FORTY FORT, LUZERNE COUNTY (WBRE/WYOU) — It’s more than just the flu that’s off to an early start this winter season.
A disease that strikes adults and kids alike is rearing its ugly head. It’s called RSV which is a common respiratory virus that’s become more widespread in recent months. As Eyewitness News Healthbeat Reporter Mark Hiller explains, it’s important to know the symptoms, how it’s spread and why it’s so vital to prevent it — especially in babies.
It was just a wellness visit on Tuesday for Samantha Kushner’s 15-month-old daughter, Madison. Geisinger Pediatrician Ashley Pearce checked out the child’s vital signs and said, “You’re doing so good.”
Mom is glad to hear that because when toddlers are sick, the Larksville woman said, “They just cry, scream and it’s like what’s wrong with my child.”
Ms. Kushner is trying to prevent Madison from getting something the CDC says strikes most children before they’re two: Respiratory Syncytial Virus or RSV which her nephew once had. “It’s a scary kind of process,” she said.
Dr.
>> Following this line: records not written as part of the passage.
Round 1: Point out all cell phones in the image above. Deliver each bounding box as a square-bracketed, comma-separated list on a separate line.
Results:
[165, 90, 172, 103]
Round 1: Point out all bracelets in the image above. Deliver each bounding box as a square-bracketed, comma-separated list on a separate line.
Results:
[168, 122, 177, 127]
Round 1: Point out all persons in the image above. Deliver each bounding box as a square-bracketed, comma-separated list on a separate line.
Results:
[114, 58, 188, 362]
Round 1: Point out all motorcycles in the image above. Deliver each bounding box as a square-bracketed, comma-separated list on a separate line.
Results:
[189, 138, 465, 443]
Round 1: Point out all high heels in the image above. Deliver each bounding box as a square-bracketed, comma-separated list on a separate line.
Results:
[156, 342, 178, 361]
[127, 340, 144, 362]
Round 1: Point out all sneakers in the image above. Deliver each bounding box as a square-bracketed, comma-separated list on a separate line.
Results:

Pearce has treated a number of children this fall for RSV. Most kids bounce back from mild, cold-like symptoms but that’s not always the case. Besides a runny nose, coughing and sneezing, and a fever, RSV can trigger decreased appetite and vomiting among other concerns.
Dr. Pearce said, “It can cause some issues with breathing so something called bronchiolitis which is a little inflammation of the lower lungs.”
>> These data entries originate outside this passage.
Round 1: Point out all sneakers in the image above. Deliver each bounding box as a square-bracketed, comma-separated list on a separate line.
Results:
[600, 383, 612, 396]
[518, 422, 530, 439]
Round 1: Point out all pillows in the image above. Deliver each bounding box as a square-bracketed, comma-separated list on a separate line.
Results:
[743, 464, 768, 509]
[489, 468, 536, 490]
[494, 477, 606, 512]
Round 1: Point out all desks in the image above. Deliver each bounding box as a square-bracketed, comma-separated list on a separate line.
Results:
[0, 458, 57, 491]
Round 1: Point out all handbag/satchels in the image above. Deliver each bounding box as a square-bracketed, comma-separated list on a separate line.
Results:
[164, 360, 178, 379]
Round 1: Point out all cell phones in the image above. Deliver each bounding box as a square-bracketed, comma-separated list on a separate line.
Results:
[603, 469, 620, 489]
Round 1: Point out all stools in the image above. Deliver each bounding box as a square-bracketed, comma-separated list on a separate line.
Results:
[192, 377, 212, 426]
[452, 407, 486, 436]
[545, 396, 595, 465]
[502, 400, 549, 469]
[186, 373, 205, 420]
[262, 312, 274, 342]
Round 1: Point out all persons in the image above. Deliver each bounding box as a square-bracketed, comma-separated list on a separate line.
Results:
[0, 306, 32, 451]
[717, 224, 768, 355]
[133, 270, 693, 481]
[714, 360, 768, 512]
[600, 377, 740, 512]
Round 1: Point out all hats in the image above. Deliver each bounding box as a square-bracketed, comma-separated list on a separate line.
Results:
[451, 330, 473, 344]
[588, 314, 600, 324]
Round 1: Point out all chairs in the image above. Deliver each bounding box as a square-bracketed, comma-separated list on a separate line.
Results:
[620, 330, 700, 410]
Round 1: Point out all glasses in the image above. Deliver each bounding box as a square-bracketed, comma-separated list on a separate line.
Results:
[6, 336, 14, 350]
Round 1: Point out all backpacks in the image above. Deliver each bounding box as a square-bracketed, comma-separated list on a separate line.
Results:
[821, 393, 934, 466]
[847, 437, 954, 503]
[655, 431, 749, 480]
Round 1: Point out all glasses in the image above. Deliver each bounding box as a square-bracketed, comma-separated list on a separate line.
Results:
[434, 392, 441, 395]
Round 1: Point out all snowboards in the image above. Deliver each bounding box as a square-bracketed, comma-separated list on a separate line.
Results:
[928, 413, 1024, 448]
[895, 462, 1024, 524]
Pneumonia, too, which could land a young child in the hospital. Dr. Pearce urges prevention that goes beyond good hygiene. Besides frequent hand washing, you need to avoid potentially contagious areas.
“Especially in younger children, making sure, you know, we’re not exposing them too much so keeping them around sick relatives, sick friends,” she said.
And child care centers, too because when it comes to RSV, Ms. Kushner said, “You don’t want anyone near your kid. I don’t want this to happen to this little girl.”
Another precaution to take according to Dr. Pearce? Don’t let other people kiss your baby. And if you suspect your child is infected with RSV, call your pediatrician immediately.